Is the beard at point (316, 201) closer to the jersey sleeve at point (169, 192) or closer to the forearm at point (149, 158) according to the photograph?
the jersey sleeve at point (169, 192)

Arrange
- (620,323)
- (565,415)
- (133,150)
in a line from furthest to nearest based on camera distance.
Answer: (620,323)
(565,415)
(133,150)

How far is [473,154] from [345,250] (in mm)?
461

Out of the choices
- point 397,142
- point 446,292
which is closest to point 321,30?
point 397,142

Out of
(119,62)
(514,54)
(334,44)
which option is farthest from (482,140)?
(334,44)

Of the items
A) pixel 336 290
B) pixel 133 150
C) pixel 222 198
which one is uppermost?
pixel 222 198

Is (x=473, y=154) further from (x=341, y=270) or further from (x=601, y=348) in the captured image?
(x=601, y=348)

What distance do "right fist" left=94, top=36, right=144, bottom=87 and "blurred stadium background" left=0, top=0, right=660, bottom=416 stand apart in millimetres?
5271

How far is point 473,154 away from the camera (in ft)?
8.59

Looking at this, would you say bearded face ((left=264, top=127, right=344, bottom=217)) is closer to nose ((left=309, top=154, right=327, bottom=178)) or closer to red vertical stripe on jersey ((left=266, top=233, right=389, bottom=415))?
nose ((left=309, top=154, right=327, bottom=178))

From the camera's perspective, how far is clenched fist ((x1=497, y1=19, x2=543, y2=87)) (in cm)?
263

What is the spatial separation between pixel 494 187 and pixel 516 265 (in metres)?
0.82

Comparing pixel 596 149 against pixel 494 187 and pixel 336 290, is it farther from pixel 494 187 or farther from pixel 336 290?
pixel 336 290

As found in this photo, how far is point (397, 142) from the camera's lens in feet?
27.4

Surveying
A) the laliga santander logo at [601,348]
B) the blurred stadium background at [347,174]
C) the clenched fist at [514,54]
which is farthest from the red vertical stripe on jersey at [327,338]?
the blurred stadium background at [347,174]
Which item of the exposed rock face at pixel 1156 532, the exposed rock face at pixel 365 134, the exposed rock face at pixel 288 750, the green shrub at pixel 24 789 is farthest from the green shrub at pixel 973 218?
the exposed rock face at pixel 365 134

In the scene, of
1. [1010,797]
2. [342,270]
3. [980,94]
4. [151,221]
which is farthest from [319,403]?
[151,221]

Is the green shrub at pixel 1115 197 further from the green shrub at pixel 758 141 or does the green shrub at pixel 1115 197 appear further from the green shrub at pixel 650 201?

§

All of the data shown above must be copied exactly.

Answer to the problem:
Is the beard at point (316, 201) closer to the jersey sleeve at point (169, 192) or closer to the forearm at point (149, 158) according to the photograph?
the jersey sleeve at point (169, 192)

Arrange
- (620,323)
- (565,415)
- (133,150)
in a line from furthest to nearest based on camera distance.
Answer: (620,323)
(565,415)
(133,150)

How far is [473,154] from [345,250] (in mm)?
461

Out of the choices
- point 397,142
- point 446,292
which is closest to point 321,30?
point 397,142

Out of
(119,62)
(514,54)
(334,44)
which option is farthest from (482,140)?
(334,44)

Of the items
A) pixel 336 290
B) pixel 133 150
C) pixel 222 198
which one is uppermost?
pixel 222 198

Is (x=473, y=154) further from (x=341, y=270) or further from (x=601, y=348) in the captured image?
(x=601, y=348)

What distance do "right fist" left=94, top=36, right=144, bottom=87 and "blurred stadium background" left=0, top=0, right=660, bottom=416 stand apart in millimetres?
5271

How far is point 473,154 away from the camera (in ft)?
8.59

Looking at this, would you say bearded face ((left=264, top=127, right=344, bottom=217)) is closer to nose ((left=309, top=154, right=327, bottom=178)) or closer to red vertical stripe on jersey ((left=266, top=233, right=389, bottom=415))?
nose ((left=309, top=154, right=327, bottom=178))

From the camera's perspective, how far is clenched fist ((x1=497, y1=19, x2=543, y2=87)) (in cm)?
263

What is the spatial separation between pixel 494 187 and pixel 516 265 (in metres)?
0.82

Comparing pixel 596 149 against pixel 494 187 and pixel 336 290, is it farther from pixel 494 187 or farther from pixel 336 290?
pixel 336 290

As found in this photo, how far is point (397, 142) from the camera's lens in feet?
27.4

Surveying
A) the laliga santander logo at [601,348]
B) the blurred stadium background at [347,174]
C) the clenched fist at [514,54]
which is farthest from the red vertical stripe on jersey at [327,338]?
the blurred stadium background at [347,174]
Which item of the exposed rock face at pixel 1156 532, the exposed rock face at pixel 365 134, the exposed rock face at pixel 288 750, the green shrub at pixel 24 789 is farthest from the green shrub at pixel 973 218?
the exposed rock face at pixel 365 134

In the scene, of
1. [1010,797]
2. [342,270]
3. [980,94]
4. [151,221]
which is farthest from [319,403]?
[151,221]

Is the green shrub at pixel 1115 197 further from the green shrub at pixel 758 141 or does the green shrub at pixel 1115 197 appear further from the green shrub at pixel 650 201?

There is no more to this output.